A collaborative effort involving clinicians and researchers from Portugal, Austria, and the Netherlands has led to the identification of the first known patients with BUB1 biallelic mutations (in both copies). “It was surprising to find patients with mutations in such a critical gene”, explains Raquel Oliveira, leader of the team from the Instituto Gulbenkian de Ciência (IGC) who conducted the study. Still, both patients displayed microcephaly (a congenital malformation in which the brain is smaller than average), intellectual disability and several patient-specific features.
Researchers at the IGC explored how the pathological variants of this gene affected cell division. “We showed how each mutation affected protein abundance and function, and their impact on various pathways that control the fidelity of mitosis”, details Sara Carvalhal, first author of the study and former IGC researcher. Although both patients presented cells with abnormal chromosome structure or numbers, the molecular mechanisms underlying these errors in cell division were different between them. According to Job de Lange, researcher from Cancer Center Amsterdam who co-lead the work, “these findings enable the dissection of the different roles of BUB1 in a clinical context”.
Besides providing new insight on the roles of BUB1, this study also sheds light on “how mitotic defects impact the development of the human body”, explained Sara. These findings support the idea that the developing brain is particularly susceptible to problems in mitosis. The authors suggest that the described mitotic errors might cause the death of cells that are important for brain development, accounting for the clinical manifestations of this novel inherited neurodevelopmental disorder, namely microcephaly and intellectual disability. Sara Carvalhal will now be pursuing this line of research and studying the effects of cell division errors on rare diseases at her own laboratory at the Algarve Biomedical Center.
Most rare diseases are understudied and often difficult to diagnose. In the future, these new findings might prevent the undefined or misdiagnosis of patients with deleterious BUB1 mutations, with direct consequences for their treatment, prognosis, and follow-up. “In children with primary microcephaly and multiple congenital malformations biallelic germline-mutations in BUB1 should be considered as causal more often than it was done until now” emphasizes Ingrid Bader, MD and co-author of the study, from Paracelsus Medical University, Salzburg, Austria, currently at Institute for Medical Genetics and Applied Genomics in Tuebingen, Germany. This research also contributes to a better understanding of rare syndromes that clinical or molecularly overlap with the patients here described, including mosaic variegated aneuploidy (MVA), cohesinopathies and primary microcephaly (MCPH).
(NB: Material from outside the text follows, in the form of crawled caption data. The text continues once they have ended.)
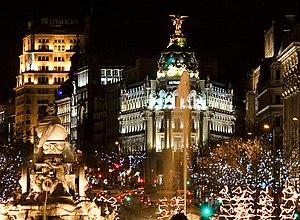 English: Night view of Plaza de Cibeles (squar...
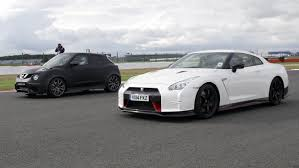 nissan juke price in uae nissan gt r nismo vs nissan juke r 2 0 drag race youtube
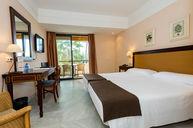 Standard Twin Room with Garden Views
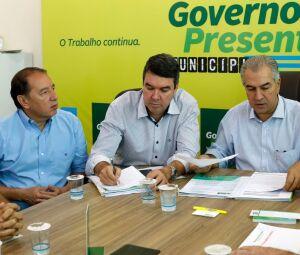 Gerson Claro durante trabalhos em Sidrolândia ao lado de Reinaldo Azambuja entre eles o secretário da Segov, Eduardo Riedel
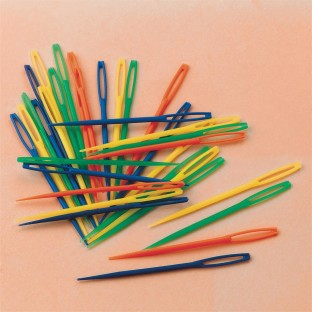 PLASTIC LACING NEEDLES PK/32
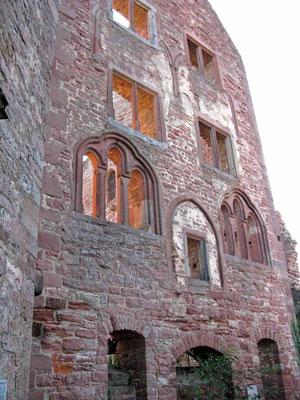 © Traudi - Palasfront, der wohl älteste Bau. Hatte ursprünglich ein Erdgeschoss, zwei hohe Obergeschosse und ein Dachgeschoss.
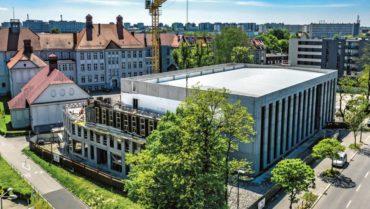 Inwestycja budowy hali i budynku dydaktycznego bez przestoju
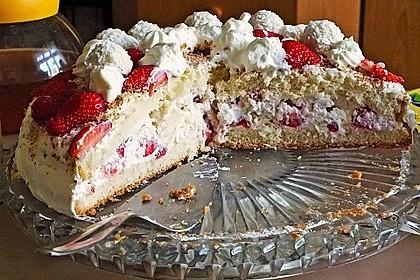 Erdbeer-Raffaello-Torte 46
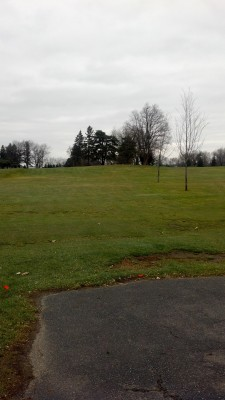 Sunnybrook, Main course, Hole 1 Long tee pad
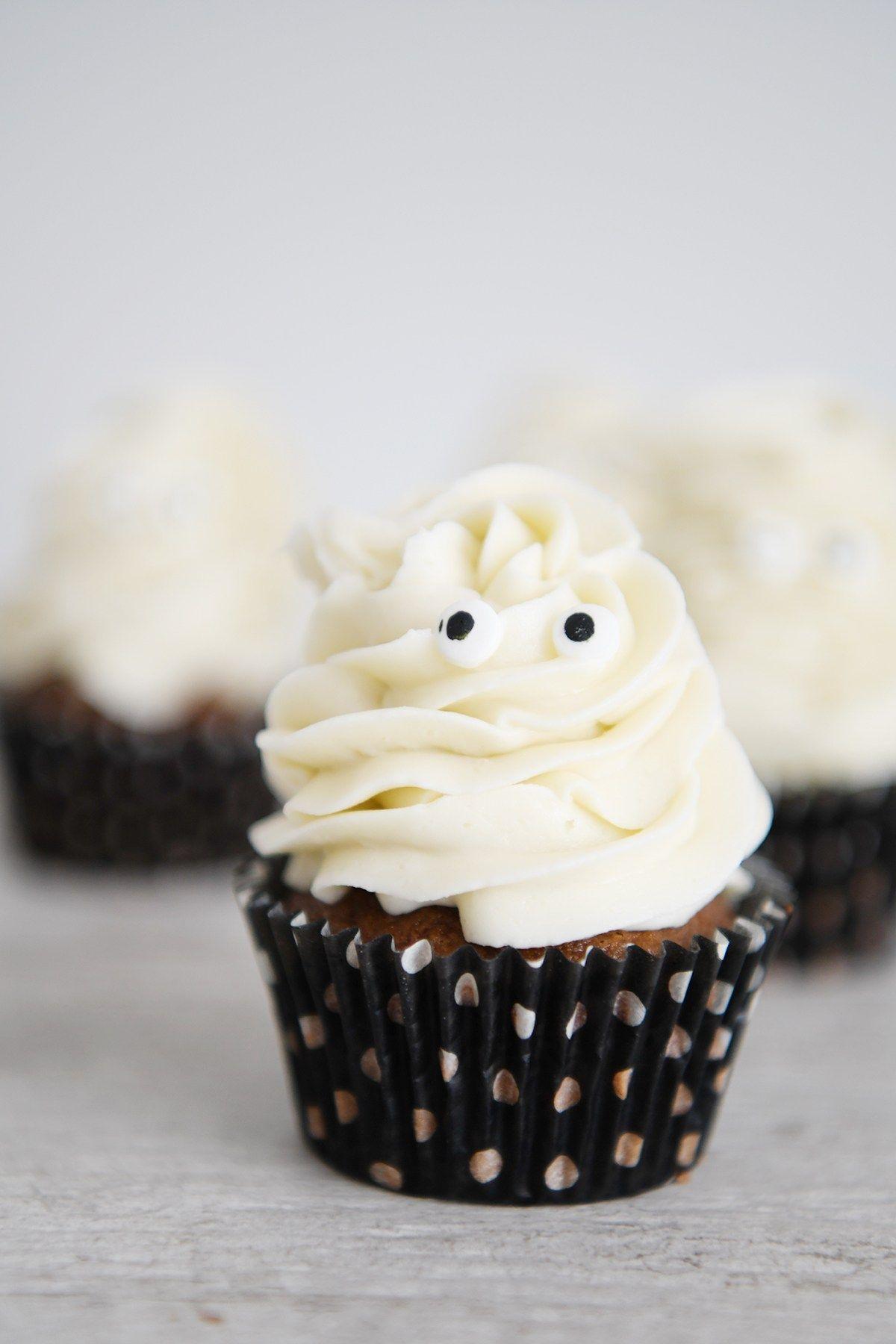 Easy kid friendly Halloween treats : Ghost Cupcakes | Fun ...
The study was developed by Instituto Gulbenkian de Ciência in collaboration with Algarve Biomedical Center Research Institute, Portugal; Unit of Clinical Genetics of the Paracelsus Medical University, Department of Pediatrics of the University Hospital Salzburg, Institute of Human Genetics of the Diagnostic and Research Center for Molecular BioMedicine, Austria; Cancer Center Amsterdam, Department of Clinical Genetics of Amsterdam University Medical Centers, and Northwest Clinics, the Netherlands. Funding was granted by the Fundação para a Ciência e Tecnologia (FCT), the Dutch Cancer Society, the European Molecular Biology Laboratory (EMBL), and the Austrian Science Fund.